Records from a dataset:
▬▬▬▬▬▬▬▬▬▬

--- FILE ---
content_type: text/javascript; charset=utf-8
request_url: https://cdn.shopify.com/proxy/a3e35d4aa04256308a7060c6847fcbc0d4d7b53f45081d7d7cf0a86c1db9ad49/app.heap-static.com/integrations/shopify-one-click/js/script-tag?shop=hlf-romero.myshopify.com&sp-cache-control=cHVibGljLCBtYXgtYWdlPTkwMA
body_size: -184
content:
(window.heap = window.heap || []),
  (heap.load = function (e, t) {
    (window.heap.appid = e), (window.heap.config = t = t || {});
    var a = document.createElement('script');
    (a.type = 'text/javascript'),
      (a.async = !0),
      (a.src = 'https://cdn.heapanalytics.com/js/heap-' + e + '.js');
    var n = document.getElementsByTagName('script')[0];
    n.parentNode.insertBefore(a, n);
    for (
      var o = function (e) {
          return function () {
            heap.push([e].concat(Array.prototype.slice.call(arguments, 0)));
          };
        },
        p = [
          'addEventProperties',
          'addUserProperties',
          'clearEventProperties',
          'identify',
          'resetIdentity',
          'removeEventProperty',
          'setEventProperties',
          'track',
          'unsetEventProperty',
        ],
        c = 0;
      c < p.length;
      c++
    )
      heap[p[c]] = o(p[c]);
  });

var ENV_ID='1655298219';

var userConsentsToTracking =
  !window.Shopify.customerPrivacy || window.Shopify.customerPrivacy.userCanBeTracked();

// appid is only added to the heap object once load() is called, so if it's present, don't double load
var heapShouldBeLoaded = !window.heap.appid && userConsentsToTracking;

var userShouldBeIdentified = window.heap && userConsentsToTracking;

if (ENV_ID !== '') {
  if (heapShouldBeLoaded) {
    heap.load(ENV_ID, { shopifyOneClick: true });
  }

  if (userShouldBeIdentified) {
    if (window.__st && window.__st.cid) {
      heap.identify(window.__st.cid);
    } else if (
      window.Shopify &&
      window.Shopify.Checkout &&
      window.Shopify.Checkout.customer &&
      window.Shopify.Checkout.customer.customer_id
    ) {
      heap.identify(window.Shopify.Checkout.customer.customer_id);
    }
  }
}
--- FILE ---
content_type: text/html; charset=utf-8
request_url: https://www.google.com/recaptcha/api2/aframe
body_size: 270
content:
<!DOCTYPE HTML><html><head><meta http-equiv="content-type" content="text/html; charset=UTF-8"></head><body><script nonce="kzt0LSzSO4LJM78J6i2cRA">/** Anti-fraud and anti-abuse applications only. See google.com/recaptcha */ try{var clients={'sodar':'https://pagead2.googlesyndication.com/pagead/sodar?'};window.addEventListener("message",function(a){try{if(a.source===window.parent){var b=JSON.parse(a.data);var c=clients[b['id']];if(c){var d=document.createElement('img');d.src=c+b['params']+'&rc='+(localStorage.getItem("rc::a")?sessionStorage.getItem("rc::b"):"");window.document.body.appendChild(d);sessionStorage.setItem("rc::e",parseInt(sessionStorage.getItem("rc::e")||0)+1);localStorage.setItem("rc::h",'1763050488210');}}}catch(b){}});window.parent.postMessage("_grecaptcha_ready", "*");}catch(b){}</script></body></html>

▬▬▬▬▬▬▬▬▬▬

> _What you should do_:
Without leaving anything out, transcribe the records above exactly.

> _Reply_:
--- FILE ---
content_type: text/javascript; charset=utf-8
request_url: https://cdn.shopify.com/proxy/a3e35d4aa04256308a7060c6847fcbc0d4d7b53f45081d7d7cf0a86c1db9ad49/app.heap-static.com/integrations/shopify-one-click/js/script-tag?shop=hlf-romero.myshopify.com&sp-cache-control=cHVibGljLCBtYXgtYWdlPTkwMA
body_size: -184
content:
(window.heap = window.heap || []),
  (heap.load = function (e, t) {
    (window.heap.appid = e), (window.heap.config = t = t || {});
    var a = document.createElement('script');
    (a.type = 'text/javascript'),
      (a.async = !0),
      (a.src = 'https://cdn.heapanalytics.com/js/heap-' + e + '.js');
    var n = document.getElementsByTagName('script')[0];
    n.parentNode.insertBefore(a, n);
    for (
      var o = function (e) {
          return function () {
            heap.push([e].concat(Array.prototype.slice.call(arguments, 0)));
          };
        },
        p = [
          'addEventProperties',
          'addUserProperties',
          'clearEventProperties',
          'identify',
          'resetIdentity',
          'removeEventProperty',
          'setEventProperties',
          'track',
          'unsetEventProperty',
        ],
        c = 0;
      c < p.length;
      c++
    )
      heap[p[c]] = o(p[c]);
  });

var ENV_ID='1655298219';

var userConsentsToTracking =
  !window.Shopify.customerPrivacy || window.Shopify.customerPrivacy.userCanBeTracked();

// appid is only added to the heap object once load() is called, so if it's present, don't double load
var heapShouldBeLoaded = !window.heap.appid && userConsentsToTracking;

var userShouldBeIdentified = window.heap && userConsentsToTracking;

if (ENV_ID !== '') {
  if (heapShouldBeLoaded) {
    heap.load(ENV_ID, { shopifyOneClick: true });
  }

  if (userShouldBeIdentified) {
    if (window.__st && window.__st.cid) {
      heap.identify(window.__st.cid);
    } else if (
      window.Shopify &&
      window.Shopify.Checkout &&
      window.Shopify.Checkout.customer &&
      window.Shopify.Checkout.customer.customer_id
    ) {
      heap.identify(window.Shopify.Checkout.customer.customer_id);
    }
  }
}
--- FILE ---
content_type: text/html; charset=utf-8
request_url: https://www.google.com/recaptcha/api2/aframe
body_size: 270
content:
<!DOCTYPE HTML><html><head><meta http-equiv="content-type" content="text/html; charset=UTF-8"></head><body><script nonce="kzt0LSzSO4LJM78J6i2cRA">/** Anti-fraud and anti-abuse applications only. See google.com/recaptcha */ try{var clients={'sodar':'https://pagead2.googlesyndication.com/pagead/sodar?'};window.addEventListener("message",function(a){try{if(a.source===window.parent){var b=JSON.parse(a.data);var c=clients[b['id']];if(c){var d=document.createElement('img');d.src=c+b['params']+'&rc='+(localStorage.getItem("rc::a")?sessionStorage.getItem("rc::b"):"");window.document.body.appendChild(d);sessionStorage.setItem("rc::e",parseInt(sessionStorage.getItem("rc::e")||0)+1);localStorage.setItem("rc::h",'1763050488210');}}}catch(b){}});window.parent.postMessage("_grecaptcha_ready", "*");}catch(b){}</script></body></html>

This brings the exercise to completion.